• [What needs to be done]: Lay out the rows from the line holding "Of the available items" through the last line of the rows, both ends included, as a JSON list of strings with one string per line. Leave out blank lines.

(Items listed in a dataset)
"""

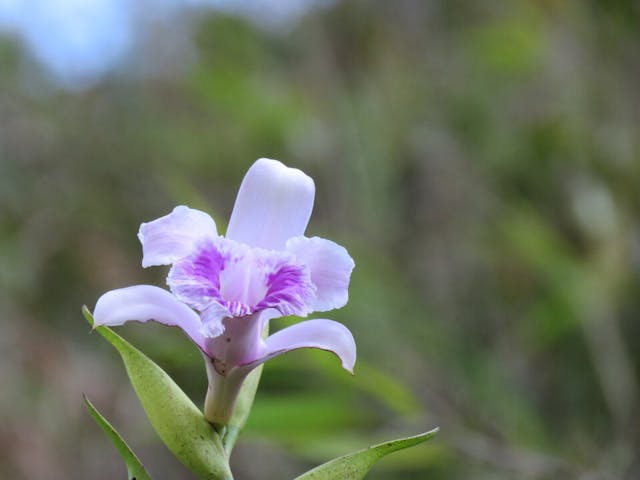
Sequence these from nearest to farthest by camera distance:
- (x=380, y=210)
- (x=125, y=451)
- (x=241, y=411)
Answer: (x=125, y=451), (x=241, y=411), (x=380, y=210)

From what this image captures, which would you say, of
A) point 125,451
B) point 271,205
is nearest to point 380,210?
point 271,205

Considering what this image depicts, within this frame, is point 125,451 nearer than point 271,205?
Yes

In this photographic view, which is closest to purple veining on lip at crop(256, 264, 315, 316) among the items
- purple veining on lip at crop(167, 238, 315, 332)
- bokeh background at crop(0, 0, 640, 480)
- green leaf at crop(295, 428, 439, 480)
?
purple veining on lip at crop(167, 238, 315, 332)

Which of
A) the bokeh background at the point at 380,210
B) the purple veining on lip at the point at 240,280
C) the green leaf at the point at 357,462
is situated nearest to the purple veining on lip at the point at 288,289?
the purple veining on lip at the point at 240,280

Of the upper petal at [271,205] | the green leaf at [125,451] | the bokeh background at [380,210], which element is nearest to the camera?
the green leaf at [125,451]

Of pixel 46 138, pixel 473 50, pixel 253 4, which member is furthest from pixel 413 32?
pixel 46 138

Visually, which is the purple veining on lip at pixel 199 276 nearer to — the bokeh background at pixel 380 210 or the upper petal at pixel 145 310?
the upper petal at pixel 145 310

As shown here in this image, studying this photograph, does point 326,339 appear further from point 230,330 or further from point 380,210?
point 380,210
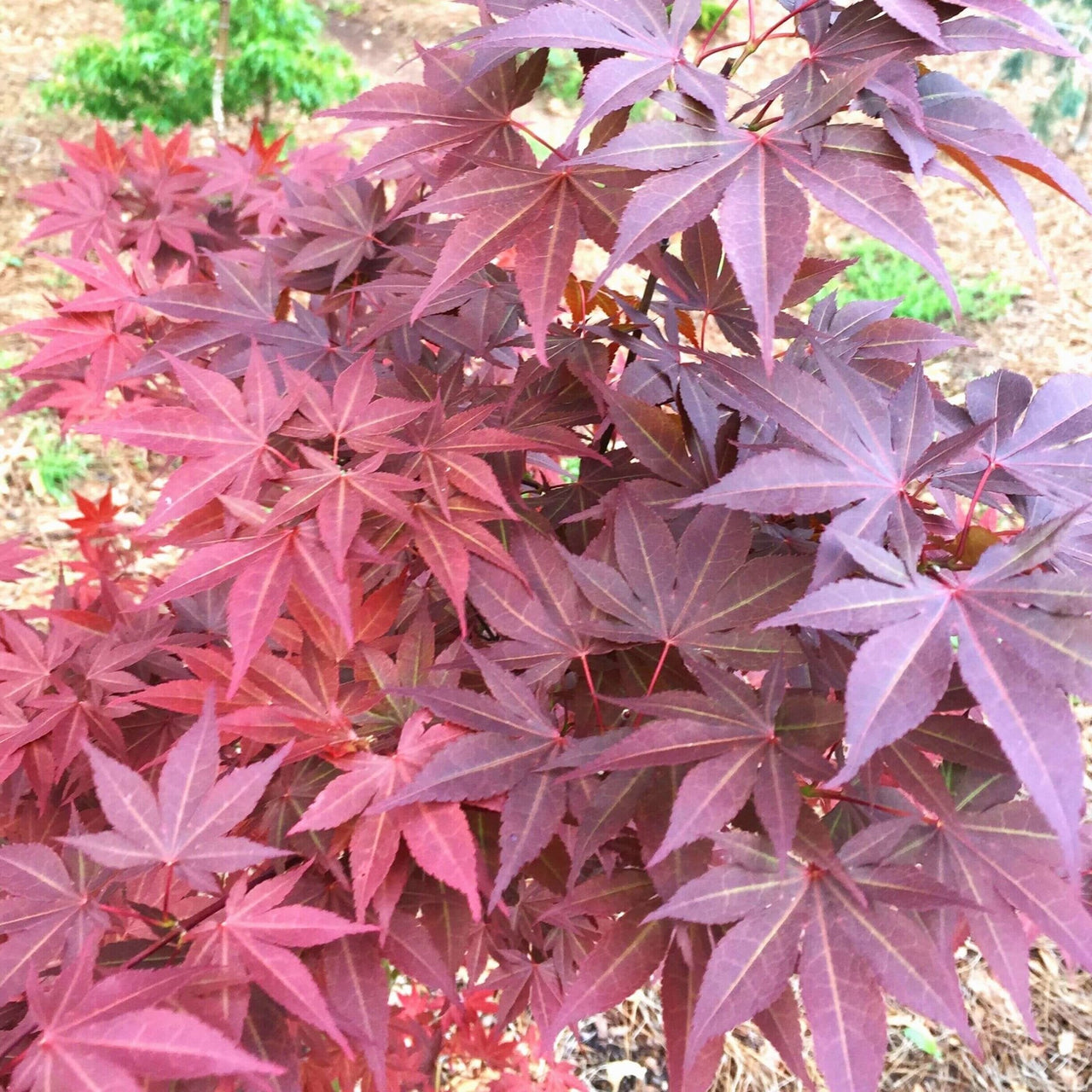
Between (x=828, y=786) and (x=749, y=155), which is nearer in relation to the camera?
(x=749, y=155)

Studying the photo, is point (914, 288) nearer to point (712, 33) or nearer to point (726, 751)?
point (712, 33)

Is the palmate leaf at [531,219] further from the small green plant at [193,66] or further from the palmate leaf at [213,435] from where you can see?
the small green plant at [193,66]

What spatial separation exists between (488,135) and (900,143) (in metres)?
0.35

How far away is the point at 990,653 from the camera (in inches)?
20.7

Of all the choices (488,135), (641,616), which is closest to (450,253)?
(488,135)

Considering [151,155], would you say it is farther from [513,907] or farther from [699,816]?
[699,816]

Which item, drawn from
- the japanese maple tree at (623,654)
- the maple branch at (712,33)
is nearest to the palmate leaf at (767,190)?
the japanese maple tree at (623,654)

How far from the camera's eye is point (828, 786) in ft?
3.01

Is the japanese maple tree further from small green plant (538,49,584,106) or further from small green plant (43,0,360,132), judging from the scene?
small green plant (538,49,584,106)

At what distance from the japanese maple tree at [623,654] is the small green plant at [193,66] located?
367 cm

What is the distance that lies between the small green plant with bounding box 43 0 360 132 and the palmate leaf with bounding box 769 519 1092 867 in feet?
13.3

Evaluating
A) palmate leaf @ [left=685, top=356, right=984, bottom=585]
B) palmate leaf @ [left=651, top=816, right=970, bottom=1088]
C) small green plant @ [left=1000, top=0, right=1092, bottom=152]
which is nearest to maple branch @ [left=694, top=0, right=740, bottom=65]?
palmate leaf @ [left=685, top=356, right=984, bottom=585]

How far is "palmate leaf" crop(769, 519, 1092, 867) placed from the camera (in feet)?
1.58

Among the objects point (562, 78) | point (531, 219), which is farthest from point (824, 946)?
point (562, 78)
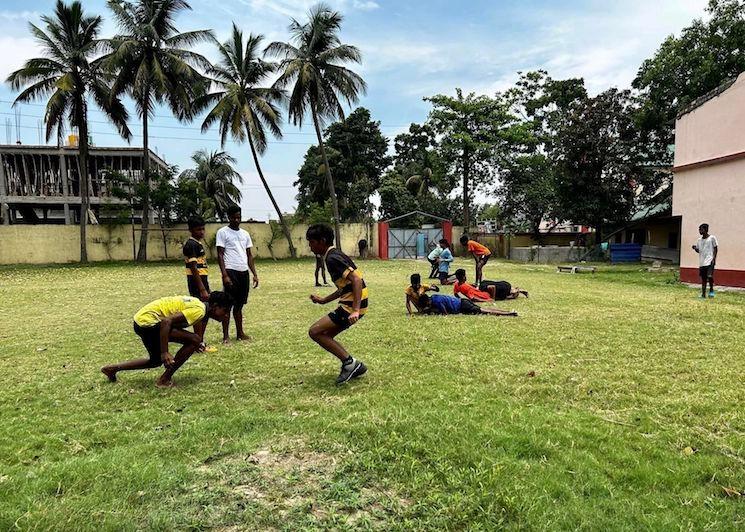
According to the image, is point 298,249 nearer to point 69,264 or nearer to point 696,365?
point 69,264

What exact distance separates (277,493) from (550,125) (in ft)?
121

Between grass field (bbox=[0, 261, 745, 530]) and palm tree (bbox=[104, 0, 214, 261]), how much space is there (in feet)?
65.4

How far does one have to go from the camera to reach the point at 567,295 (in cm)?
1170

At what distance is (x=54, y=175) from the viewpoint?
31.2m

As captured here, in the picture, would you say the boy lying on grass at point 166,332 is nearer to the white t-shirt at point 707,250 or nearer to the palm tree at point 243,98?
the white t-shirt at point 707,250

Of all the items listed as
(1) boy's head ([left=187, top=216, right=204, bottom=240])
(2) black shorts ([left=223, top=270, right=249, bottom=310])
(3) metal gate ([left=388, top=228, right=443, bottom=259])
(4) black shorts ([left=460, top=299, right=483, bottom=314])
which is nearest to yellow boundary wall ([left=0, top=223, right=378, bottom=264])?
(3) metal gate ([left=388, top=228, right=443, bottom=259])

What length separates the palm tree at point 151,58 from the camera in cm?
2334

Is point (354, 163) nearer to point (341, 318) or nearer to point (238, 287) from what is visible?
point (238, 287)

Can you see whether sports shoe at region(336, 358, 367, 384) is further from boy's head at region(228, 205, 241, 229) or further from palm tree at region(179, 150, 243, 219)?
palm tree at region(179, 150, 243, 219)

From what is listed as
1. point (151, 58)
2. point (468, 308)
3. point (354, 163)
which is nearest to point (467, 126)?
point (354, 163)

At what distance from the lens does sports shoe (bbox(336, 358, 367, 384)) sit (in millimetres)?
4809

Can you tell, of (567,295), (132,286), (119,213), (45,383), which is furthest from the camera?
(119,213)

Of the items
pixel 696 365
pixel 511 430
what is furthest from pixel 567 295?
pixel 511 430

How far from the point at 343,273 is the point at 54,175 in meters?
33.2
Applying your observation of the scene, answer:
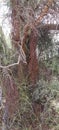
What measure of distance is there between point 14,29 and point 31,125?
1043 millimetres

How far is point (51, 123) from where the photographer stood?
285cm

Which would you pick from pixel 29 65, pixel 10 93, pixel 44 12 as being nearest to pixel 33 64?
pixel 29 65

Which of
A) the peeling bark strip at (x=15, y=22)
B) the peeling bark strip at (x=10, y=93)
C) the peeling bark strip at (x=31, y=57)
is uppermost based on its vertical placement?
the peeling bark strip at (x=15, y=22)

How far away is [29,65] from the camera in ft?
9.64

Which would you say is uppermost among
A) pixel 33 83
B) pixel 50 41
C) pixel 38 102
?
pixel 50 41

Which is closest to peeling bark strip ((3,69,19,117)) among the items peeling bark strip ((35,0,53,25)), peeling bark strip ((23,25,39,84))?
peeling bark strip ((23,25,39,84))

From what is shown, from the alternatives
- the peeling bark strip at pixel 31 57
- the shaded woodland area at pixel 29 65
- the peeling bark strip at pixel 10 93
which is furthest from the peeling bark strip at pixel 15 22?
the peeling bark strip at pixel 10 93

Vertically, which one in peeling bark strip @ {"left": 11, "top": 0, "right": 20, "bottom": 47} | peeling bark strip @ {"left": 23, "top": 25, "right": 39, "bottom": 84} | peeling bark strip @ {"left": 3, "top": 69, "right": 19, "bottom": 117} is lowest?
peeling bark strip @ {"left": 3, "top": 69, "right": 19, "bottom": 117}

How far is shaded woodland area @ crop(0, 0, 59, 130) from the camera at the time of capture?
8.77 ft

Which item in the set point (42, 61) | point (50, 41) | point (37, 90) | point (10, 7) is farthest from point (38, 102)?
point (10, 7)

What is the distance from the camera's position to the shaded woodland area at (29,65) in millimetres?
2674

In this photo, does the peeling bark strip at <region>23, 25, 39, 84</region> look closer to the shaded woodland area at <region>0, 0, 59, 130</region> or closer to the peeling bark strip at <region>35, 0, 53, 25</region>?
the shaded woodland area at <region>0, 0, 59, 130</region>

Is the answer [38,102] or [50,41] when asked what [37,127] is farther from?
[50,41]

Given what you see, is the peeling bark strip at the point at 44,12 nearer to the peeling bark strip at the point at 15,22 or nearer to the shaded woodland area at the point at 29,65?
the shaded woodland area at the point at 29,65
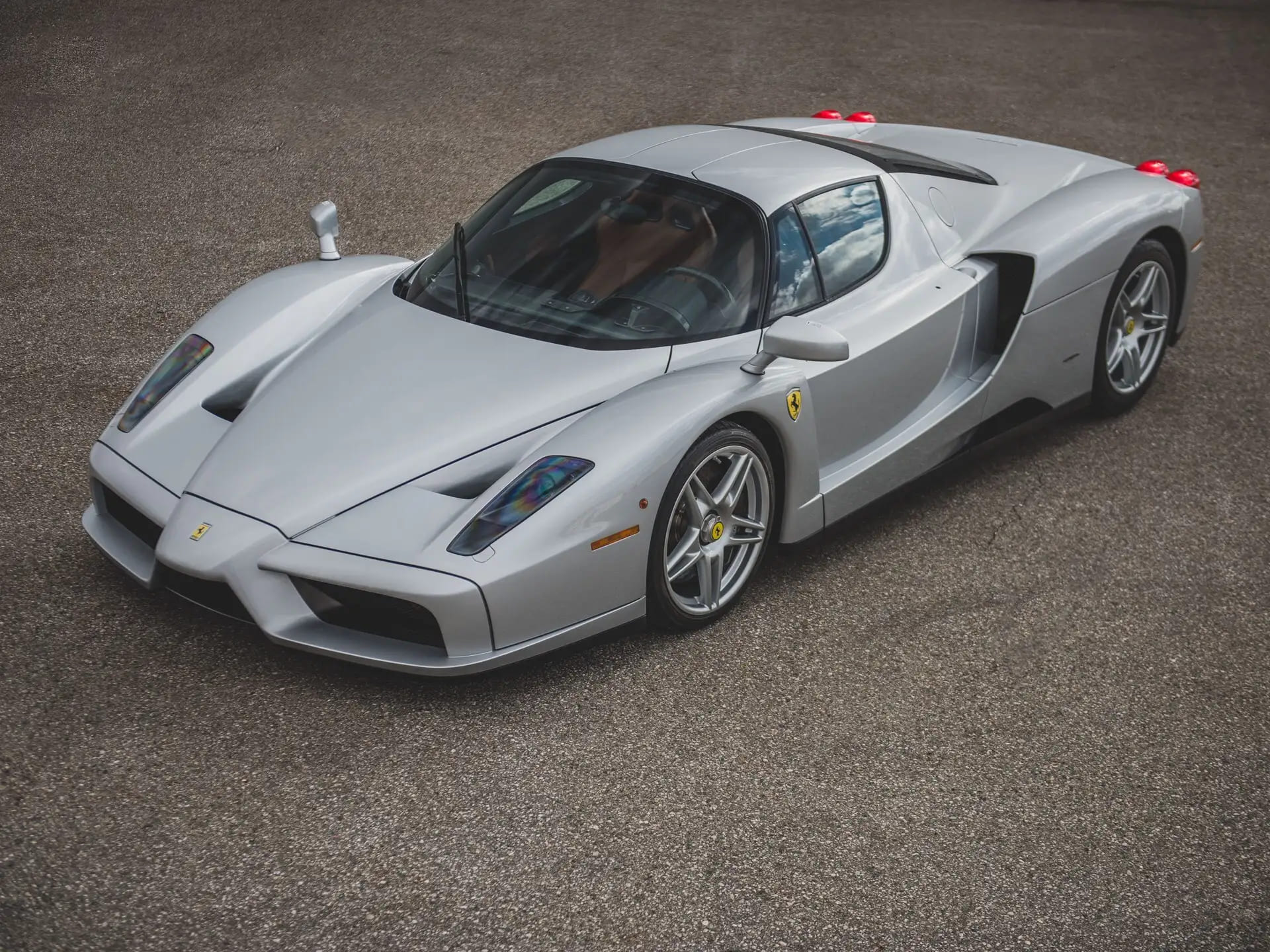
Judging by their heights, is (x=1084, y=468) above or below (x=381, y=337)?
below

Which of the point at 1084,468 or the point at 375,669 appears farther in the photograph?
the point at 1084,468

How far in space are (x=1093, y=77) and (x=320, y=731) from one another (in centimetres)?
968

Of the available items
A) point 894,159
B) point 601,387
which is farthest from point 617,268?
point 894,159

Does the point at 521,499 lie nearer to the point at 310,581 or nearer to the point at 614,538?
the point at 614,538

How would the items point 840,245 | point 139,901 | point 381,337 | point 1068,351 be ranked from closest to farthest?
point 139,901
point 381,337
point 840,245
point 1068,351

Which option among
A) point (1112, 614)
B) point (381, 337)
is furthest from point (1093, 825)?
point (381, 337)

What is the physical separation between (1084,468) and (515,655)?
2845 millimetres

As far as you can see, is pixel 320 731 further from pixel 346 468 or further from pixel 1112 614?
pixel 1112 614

"""

• [Response to the task]:
[
  "Of the available items",
  "A) point 894,159",
  "B) point 601,387",
  "which is farthest from point 617,268?",
  "point 894,159",
  "Does the point at 521,499 lie nearer to the point at 310,581 or nearer to the point at 614,538?",
  "the point at 614,538",
  "How would the items point 840,245 | point 139,901 | point 381,337 | point 1068,351 be ranked from closest to farthest?",
  "point 139,901",
  "point 381,337",
  "point 840,245",
  "point 1068,351",
  "Which option among",
  "A) point (1112, 614)",
  "B) point (381, 337)",
  "is furthest from point (1093, 825)?",
  "point (381, 337)",
  "What is the physical separation between (1084,468) and (515,655)?",
  "2845 millimetres",
  "As far as you can see, is pixel 320 731 further from pixel 346 468 or further from pixel 1112 614?",
  "pixel 1112 614"
]